▶ _DATA IN THIS EXERCISE_:
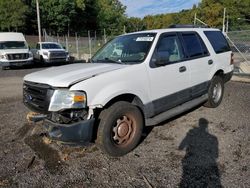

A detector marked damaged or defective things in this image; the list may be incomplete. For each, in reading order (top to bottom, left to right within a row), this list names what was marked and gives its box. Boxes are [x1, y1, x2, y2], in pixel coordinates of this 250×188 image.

front end damage [23, 81, 94, 142]
damaged front bumper [44, 118, 95, 143]
rusty steel wheel rim [113, 114, 137, 146]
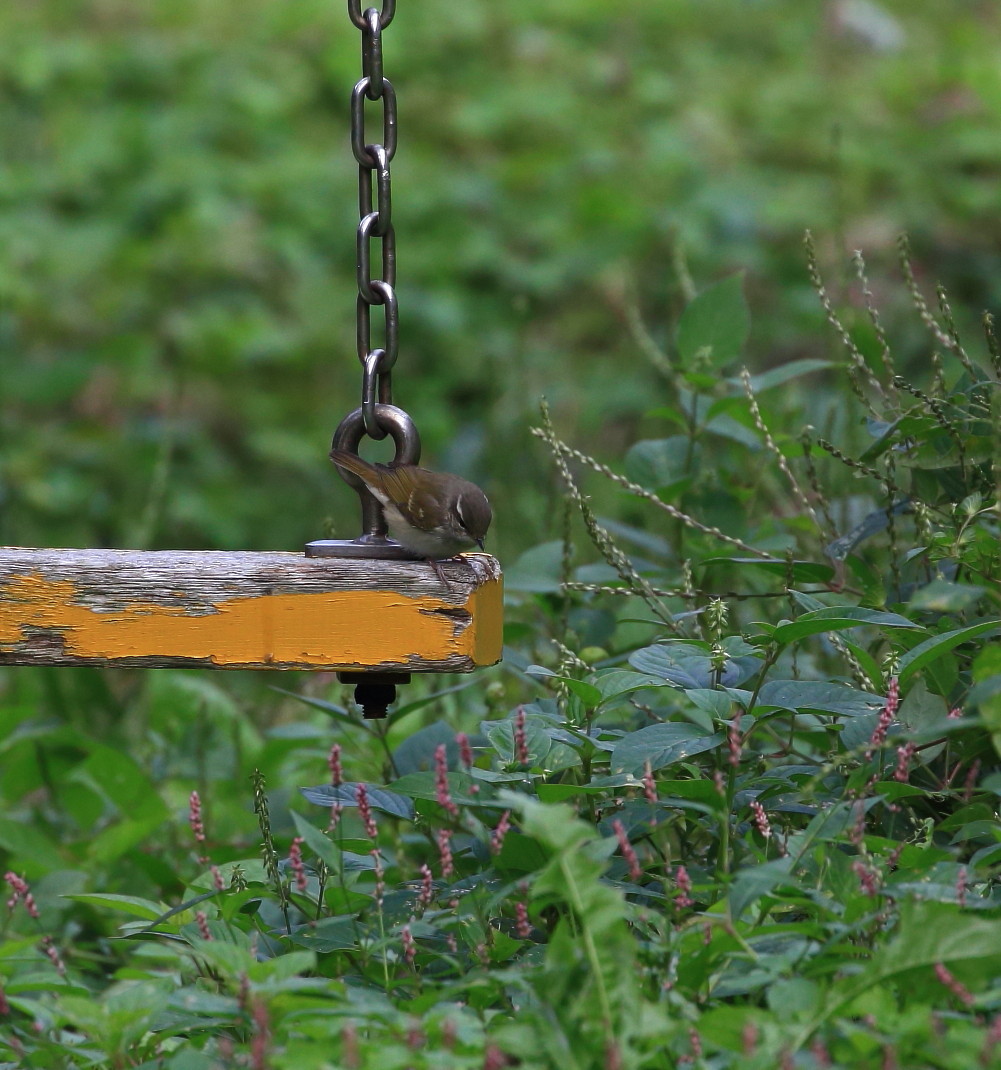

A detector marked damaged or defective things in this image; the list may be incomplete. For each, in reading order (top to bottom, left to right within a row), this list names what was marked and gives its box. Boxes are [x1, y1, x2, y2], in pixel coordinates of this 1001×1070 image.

peeling yellow paint [0, 573, 500, 663]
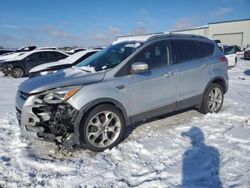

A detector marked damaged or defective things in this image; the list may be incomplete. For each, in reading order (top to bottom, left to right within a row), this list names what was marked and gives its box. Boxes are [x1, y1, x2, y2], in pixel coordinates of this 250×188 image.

crumpled front end [15, 89, 78, 144]
damaged front bumper [15, 90, 78, 144]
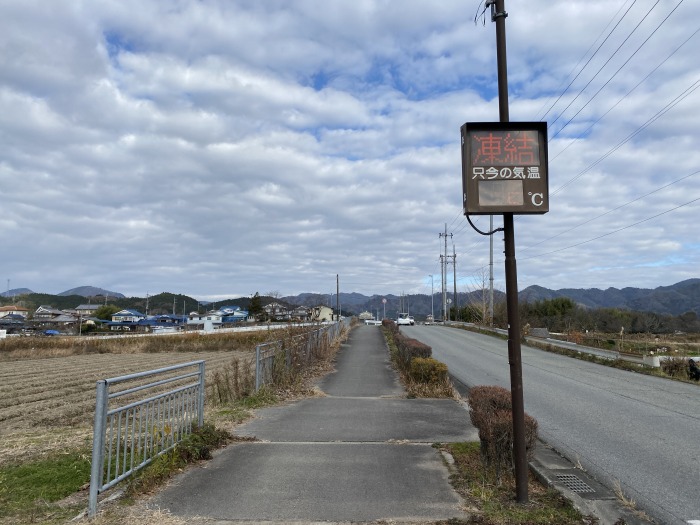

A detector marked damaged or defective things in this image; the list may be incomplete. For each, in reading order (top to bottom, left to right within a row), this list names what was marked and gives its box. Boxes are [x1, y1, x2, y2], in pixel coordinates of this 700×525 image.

rusty metal pole [492, 0, 524, 502]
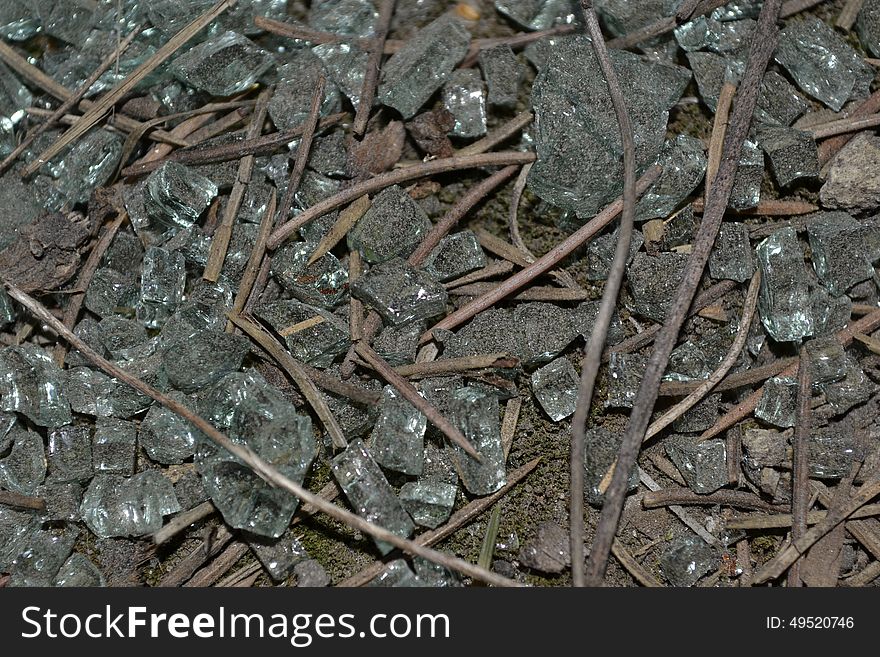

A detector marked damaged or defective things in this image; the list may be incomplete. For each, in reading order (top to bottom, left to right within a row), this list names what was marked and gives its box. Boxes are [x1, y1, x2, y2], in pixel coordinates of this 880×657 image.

broken glass shard [498, 0, 580, 31]
broken glass shard [168, 31, 272, 97]
broken glass shard [266, 53, 338, 130]
broken glass shard [376, 13, 470, 119]
broken glass shard [444, 68, 484, 139]
broken glass shard [482, 44, 524, 107]
broken glass shard [532, 40, 692, 220]
broken glass shard [636, 135, 704, 223]
broken glass shard [760, 125, 820, 187]
broken glass shard [772, 17, 868, 111]
broken glass shard [820, 134, 880, 213]
broken glass shard [137, 245, 186, 330]
broken glass shard [270, 241, 348, 308]
broken glass shard [350, 183, 434, 262]
broken glass shard [350, 258, 446, 326]
broken glass shard [422, 231, 488, 282]
broken glass shard [628, 251, 692, 322]
broken glass shard [708, 223, 756, 282]
broken glass shard [752, 227, 816, 340]
broken glass shard [808, 210, 876, 294]
broken glass shard [0, 428, 45, 494]
broken glass shard [0, 346, 72, 428]
broken glass shard [92, 418, 137, 474]
broken glass shard [81, 472, 181, 540]
broken glass shard [141, 392, 201, 464]
broken glass shard [160, 326, 251, 392]
broken glass shard [253, 298, 348, 366]
broken glass on ground [330, 440, 416, 552]
broken glass shard [330, 438, 416, 556]
broken glass shard [372, 382, 426, 474]
broken glass shard [398, 480, 454, 532]
broken glass shard [450, 386, 506, 494]
broken glass shard [528, 358, 576, 420]
broken glass shard [584, 422, 640, 504]
broken glass shard [668, 430, 728, 492]
broken glass shard [756, 376, 796, 428]
broken glass shard [9, 524, 78, 588]
broken glass shard [55, 552, 105, 588]
broken glass shard [249, 532, 312, 580]
broken glass shard [660, 532, 716, 588]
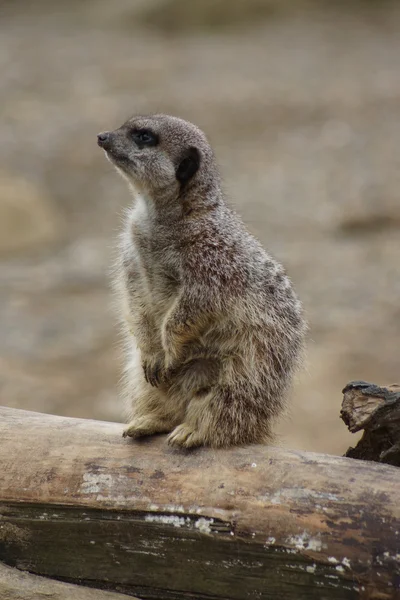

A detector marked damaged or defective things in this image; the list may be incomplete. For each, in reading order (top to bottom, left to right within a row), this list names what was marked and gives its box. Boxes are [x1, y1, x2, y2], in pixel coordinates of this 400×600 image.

broken wood piece [0, 406, 398, 596]
broken wood piece [340, 380, 400, 468]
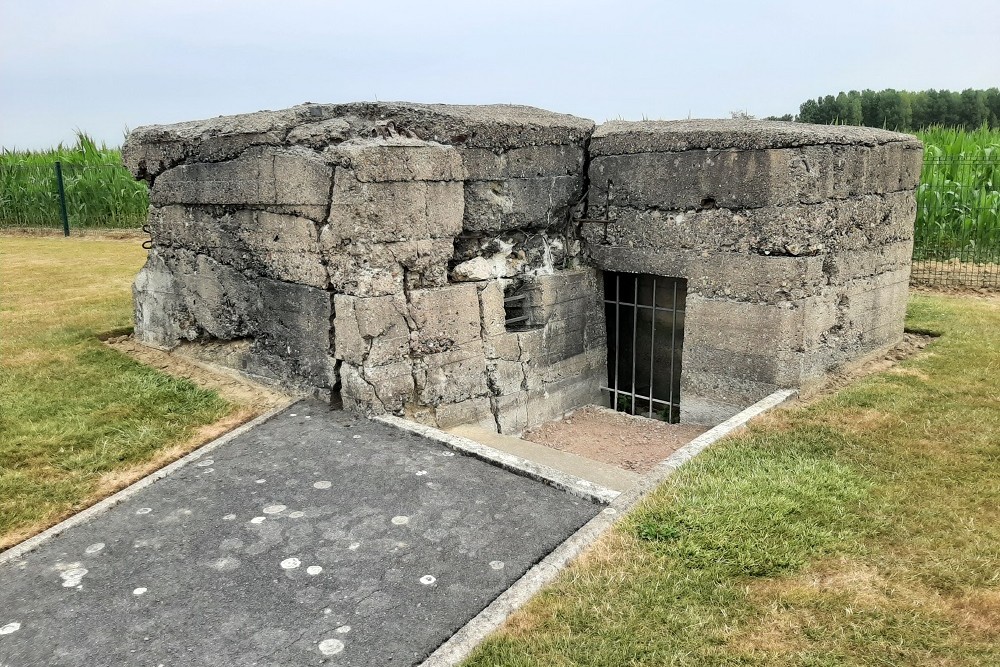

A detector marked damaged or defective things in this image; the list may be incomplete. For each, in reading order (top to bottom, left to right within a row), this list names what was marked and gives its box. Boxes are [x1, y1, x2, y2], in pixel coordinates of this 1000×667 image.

cracked concrete bunker [125, 102, 920, 430]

▶ _TASK OBJECTIVE_:
Copy out, unchanged, the stretch of rows above from the line containing "this 880×657 image." through the line containing "broken glass shard [528, 358, 576, 420]".

▶ _EXERCISE SOLUTION_:
A detector marked damaged or defective things in this image; the list may be incomplete. For each, in reading order (top to bottom, left to right within a row), this list names what was marked and gives its box. Boxes are [x1, y1, x2, y2], in pixel coordinates of this 880×657 image.

broken glass shard [498, 0, 580, 31]
broken glass shard [168, 31, 272, 97]
broken glass shard [266, 53, 338, 130]
broken glass shard [376, 13, 470, 119]
broken glass shard [444, 68, 484, 139]
broken glass shard [482, 44, 524, 107]
broken glass shard [532, 40, 692, 220]
broken glass shard [636, 135, 704, 223]
broken glass shard [760, 125, 820, 187]
broken glass shard [772, 17, 868, 111]
broken glass shard [820, 134, 880, 213]
broken glass shard [137, 245, 186, 330]
broken glass shard [270, 241, 348, 308]
broken glass shard [350, 183, 434, 262]
broken glass shard [350, 258, 446, 326]
broken glass shard [422, 231, 488, 282]
broken glass shard [628, 251, 692, 322]
broken glass shard [708, 223, 756, 282]
broken glass shard [752, 227, 816, 340]
broken glass shard [808, 210, 876, 294]
broken glass shard [0, 428, 45, 494]
broken glass shard [0, 346, 72, 428]
broken glass shard [92, 418, 137, 474]
broken glass shard [81, 472, 181, 540]
broken glass shard [141, 392, 201, 464]
broken glass shard [160, 326, 251, 392]
broken glass shard [253, 298, 348, 366]
broken glass on ground [330, 440, 416, 552]
broken glass shard [330, 438, 416, 556]
broken glass shard [372, 382, 426, 474]
broken glass shard [398, 480, 454, 532]
broken glass shard [450, 386, 506, 494]
broken glass shard [528, 358, 576, 420]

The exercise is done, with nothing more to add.